The older I get: the more money I have, the more games I want to play, and the less time I have to play games. When I was younger – in high school and most of college, I spent most of my free time gaming. I played single player and multiplayer. I played 1st and 3rd person shooters, RPGs, strategy games, sim games, action, adventure, MMOs, those awful dance/rhythm games, and even the occasional sports game. I was a Gamer, with a capital G.
Of course, I graduated, got a job, got responsibilities, blah, blah, blah – you know the story. So nowadays, the free time that I have, I usually spend it reading instead of gaming, since I like that better. It’s easier to pick up and put down a book in just a few minutes and it’s also “useful” free time, as opposed to “pure” free time.
Of course, I still buy games, even though I don’t play them as much. I’m not sure why. Maybe I think that sometime I’m going to have a bunch of free time and get all caught up on all the games I wanted to play months ago. Maybe I’m hoping a new game will capture my attention the way games did when I was younger. But it probably isn’t going to happen. All those games I own will probably just continue to sit on the shelf after I open them and play them for an hour or so before moving on to something else.
But every once in awhile, maybe once or twice a year, a game comes out that I actually rearrange my life to play. I go to the release party, if there is one. I read about it online and participate in online discussion. I talk about it with friends and try to talk them into buying the game to play it with me (or just play it so they can talk about it with me, if it’s single player). I skip a few social engagements. I stay up late, waste my whole weekend, and maybe, just maybe, take a day off work so I can bask in the sweet, sweet gaming awesomeness for an extra day past the weekend. I play the game like it’s going out of style. I play it like it’s the only thing that matters.
These days are magic. I get to recapture that old binge-gaming spirit, play till my eyes bleed, see how far I can get in the game before I have to return to the real world. These are special, rare times. These few moments are Gaming as an Event, and only happen once or twice a year.
However, once I’m back in the real world, I still want to talk and interact with the game, even if sometimes I don’t want to play the game. I know that seems backwards, but please hear me out, because it’s this community aspect that keeps me interested in supporting games with my wallet.

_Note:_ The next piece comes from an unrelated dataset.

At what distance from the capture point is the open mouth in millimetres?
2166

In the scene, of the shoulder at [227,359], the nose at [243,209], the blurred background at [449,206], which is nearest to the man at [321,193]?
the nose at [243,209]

I probably spend more time thinking about games, watching reviews, and talking about games (both online and off) than actually playing games. Strange, right? But I’m not the only one like this. This is one of the hallmarks of the Gaming as an Event crowd. And enhancing the community for the Gaming as an Event crowd is what I want to talk about in this post. Because we still buy games, even if we don’t play them as much as we used to.
Obviously, players like me aren’t the key market anymore. However, players like me are the players who buy games and also like our games to be Events. We want an immersive experience, both inside and outside the game.
So my question is this: what can be done to enhance the idea of a Game as an Event? What can be done to support players like me so we keep buying games?
Obviously, the best thing developers can do it make a great game. This goes without saying, but I’m saying it anyway. Making a great game is most important thing, and it should trump all other considerations. Most of the budget should be spent here, because gamers are frugal – they pay attention to reviews and a good word of mouth review is the most important thing you can do to sell your game. But after that – how can companies enhance the idea of the game as an event?
Let’s think about this a little. Commonly, these are the types of steps taken to market a game:
- Game demos.
- A website with hype, marketing, forums, and trailers.
- Product tie-ins with soda, chips, and other products.
- Game reviews, both on major website and minor blogs.
- Booths at gaming trade shows.
- Midnight and day-light game release parties.
- In-game specials for preordering the game.
- Physical incentives for preordering, like maps, books, soundtracks, and other related merchandise.
These are all fine and good and are the beginning steps that any game hoping to break into the Game as an Event category should have, at the bare minimum. However, since these things are all pretty standard for big games, they aren’t enough anymore. Other steps need to be taken, too. Here are other things that gaming companies should consider if they want to continue driving big sales numbers and attracting the Game as an Event crowd that only plays a few games a year:
More local events – release parties and social events during the release weekend (or week). Aside from a release party at the local Gamestop or Best Buy where gamers can line up and buy the game while chatting with each other or gaming on portable devices while the anticipation builds, there should be other local social events planned for the release weekend. Events at places like coffee shops, comic stores, or other places gamers hang out. These events should be planned by partnering with businesses in the local community. They should be held a few days after the game is released, to give games a few days to play the game before heading out to socialize. They should not be focused on sales, but on meeting local players to build community and relationships, as well as giving gamers a place to talk about the game.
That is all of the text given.